Tufan HAMARAT / İZMİR, () - İZMİR'de yaşayan, Ege Üniversitesi Ziraat Fakültesi'nden emekli öğretim üyesi Prof. Dr. Cemal Sarıcan, sığıra göre çok daha değerli et ve süte sahip olmasına rağmen mandanın Türkiye'de az yetiştirildiğini belirterek, yetiştiricilerinin sayısının artması gerektiğini söyledi. Türkiye'de son 30 yılda sayısı 1 milyondan 84 bine kadar gerileyen mandanın bir dönem Almanya'da sadece hayvanat bahçelerinde bulunduğunu kaydeden Prof. Dr. Sarıcan, ancak Almanlar'ın mandanın değerini fark edip son yıllarda manda yetiştiriciliğinde ciddi yol kat ettiğini vurguladı. Prof.

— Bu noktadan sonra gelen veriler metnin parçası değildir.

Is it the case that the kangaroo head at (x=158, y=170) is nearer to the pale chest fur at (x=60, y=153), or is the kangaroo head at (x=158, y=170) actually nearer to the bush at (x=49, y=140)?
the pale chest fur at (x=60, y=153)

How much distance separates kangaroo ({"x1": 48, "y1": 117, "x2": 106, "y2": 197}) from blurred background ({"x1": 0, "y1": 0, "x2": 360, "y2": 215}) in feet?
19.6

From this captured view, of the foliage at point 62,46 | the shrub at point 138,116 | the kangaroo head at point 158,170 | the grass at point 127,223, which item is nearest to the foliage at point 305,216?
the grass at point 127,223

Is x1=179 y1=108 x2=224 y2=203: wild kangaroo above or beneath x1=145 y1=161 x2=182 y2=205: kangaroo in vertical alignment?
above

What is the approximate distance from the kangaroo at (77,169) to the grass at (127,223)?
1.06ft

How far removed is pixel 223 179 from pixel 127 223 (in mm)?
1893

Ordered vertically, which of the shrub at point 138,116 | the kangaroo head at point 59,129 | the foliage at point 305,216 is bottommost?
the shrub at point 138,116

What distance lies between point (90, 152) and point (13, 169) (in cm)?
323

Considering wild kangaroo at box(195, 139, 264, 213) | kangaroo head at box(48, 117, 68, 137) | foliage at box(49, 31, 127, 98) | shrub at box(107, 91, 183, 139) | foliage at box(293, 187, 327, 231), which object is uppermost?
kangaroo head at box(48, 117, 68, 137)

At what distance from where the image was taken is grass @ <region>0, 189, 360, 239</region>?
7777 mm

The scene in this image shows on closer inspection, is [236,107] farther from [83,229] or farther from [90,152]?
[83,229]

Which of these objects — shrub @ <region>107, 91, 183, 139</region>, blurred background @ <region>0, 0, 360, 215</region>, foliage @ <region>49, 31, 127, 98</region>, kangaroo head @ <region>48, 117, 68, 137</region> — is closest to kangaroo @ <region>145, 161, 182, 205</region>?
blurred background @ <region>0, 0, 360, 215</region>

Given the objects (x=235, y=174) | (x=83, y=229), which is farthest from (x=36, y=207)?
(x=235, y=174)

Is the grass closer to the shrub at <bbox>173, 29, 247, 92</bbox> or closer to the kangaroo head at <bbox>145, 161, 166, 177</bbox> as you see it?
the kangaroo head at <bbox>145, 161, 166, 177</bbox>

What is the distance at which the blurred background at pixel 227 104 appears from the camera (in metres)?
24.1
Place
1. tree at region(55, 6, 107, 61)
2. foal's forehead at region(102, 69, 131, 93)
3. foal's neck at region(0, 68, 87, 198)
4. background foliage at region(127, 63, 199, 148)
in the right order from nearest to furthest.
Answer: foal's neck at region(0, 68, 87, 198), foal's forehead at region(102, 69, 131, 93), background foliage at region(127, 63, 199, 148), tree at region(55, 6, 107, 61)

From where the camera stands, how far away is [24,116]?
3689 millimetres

Dr. Sarıcan, "Mandanın eti ve sütü çok değerli, ayrıca kolay hasta olmuyor ve uzun yıllar verimli olarak kullanılabiliyor. Türkiye manda yetiştiriciliğine uygun bir bölge. Yetiştiricilerin sayısının artması gerekiyor" diye konuştu.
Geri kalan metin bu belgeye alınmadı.